= Data provided =
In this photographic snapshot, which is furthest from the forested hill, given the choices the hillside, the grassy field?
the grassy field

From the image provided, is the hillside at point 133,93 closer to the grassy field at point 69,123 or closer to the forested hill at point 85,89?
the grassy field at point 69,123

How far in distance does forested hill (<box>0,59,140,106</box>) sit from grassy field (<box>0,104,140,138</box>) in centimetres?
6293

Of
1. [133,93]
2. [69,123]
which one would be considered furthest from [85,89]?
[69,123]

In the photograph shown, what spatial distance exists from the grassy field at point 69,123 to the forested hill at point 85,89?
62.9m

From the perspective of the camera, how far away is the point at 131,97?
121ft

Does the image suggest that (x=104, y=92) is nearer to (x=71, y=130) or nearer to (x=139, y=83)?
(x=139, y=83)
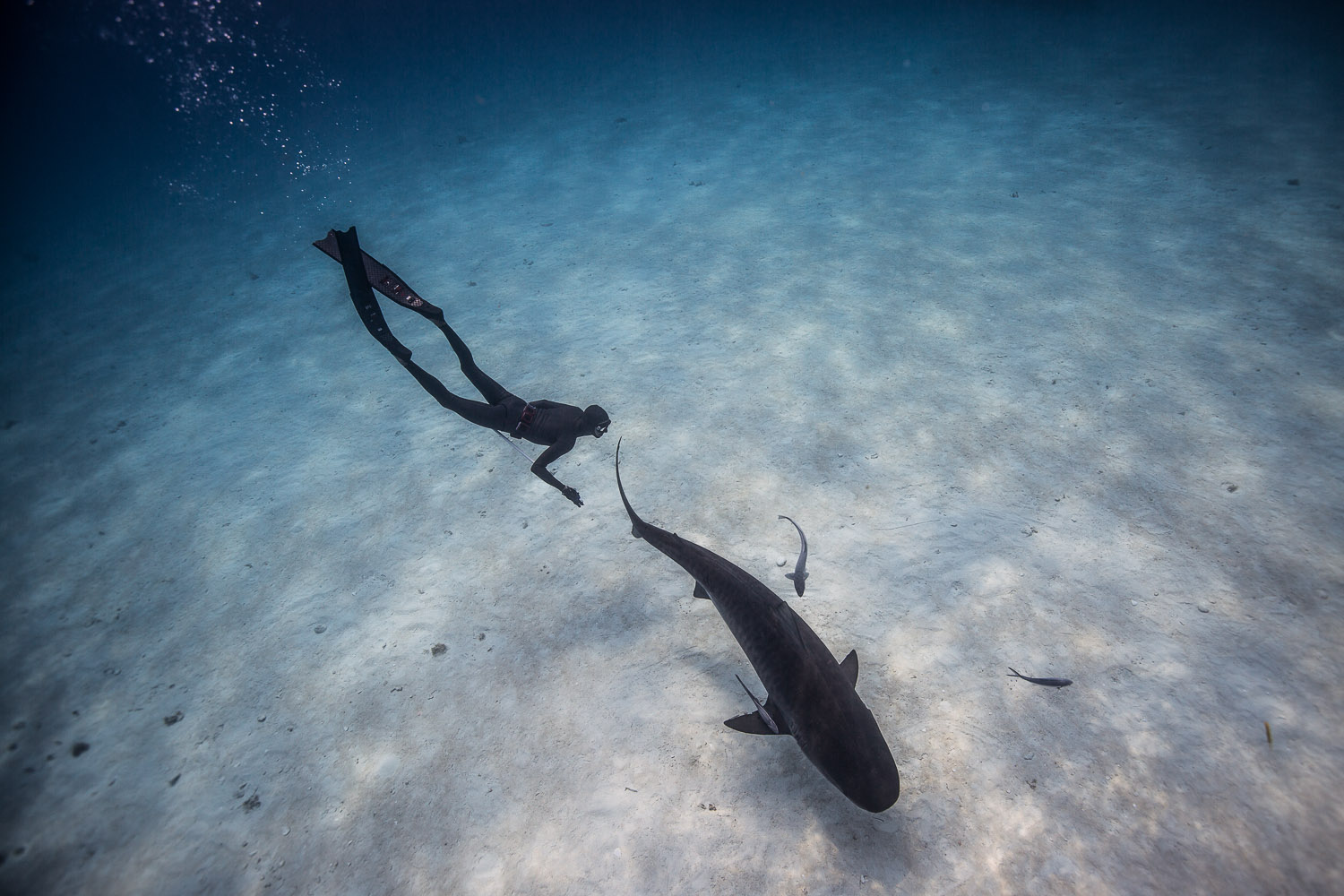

= Job =
Print every line of the records above word for word, and leave the picture out of your copy.

= The solution =
In this photographic snapshot, which is furthest from the forested hill, given the choices the hillside, the grassy field?
the grassy field

From the image provided, is the hillside at point 133,93 closer to the grassy field at point 69,123 or closer to the forested hill at point 85,89?
the grassy field at point 69,123

How far in distance does forested hill (<box>0,59,140,106</box>) sit from grassy field (<box>0,104,140,138</box>) in centimetres?
6293

Of
1. [133,93]
2. [69,123]
which one would be considered furthest from [85,89]?
[69,123]

In the photograph shown, what spatial distance exists from the grassy field at point 69,123 to the forested hill at point 85,89?
62.9m

From the perspective of the camera, how far away is the point at 131,97?
121ft

Does the image suggest that (x=104, y=92) is nearer to (x=71, y=130) or nearer to (x=139, y=83)?
(x=139, y=83)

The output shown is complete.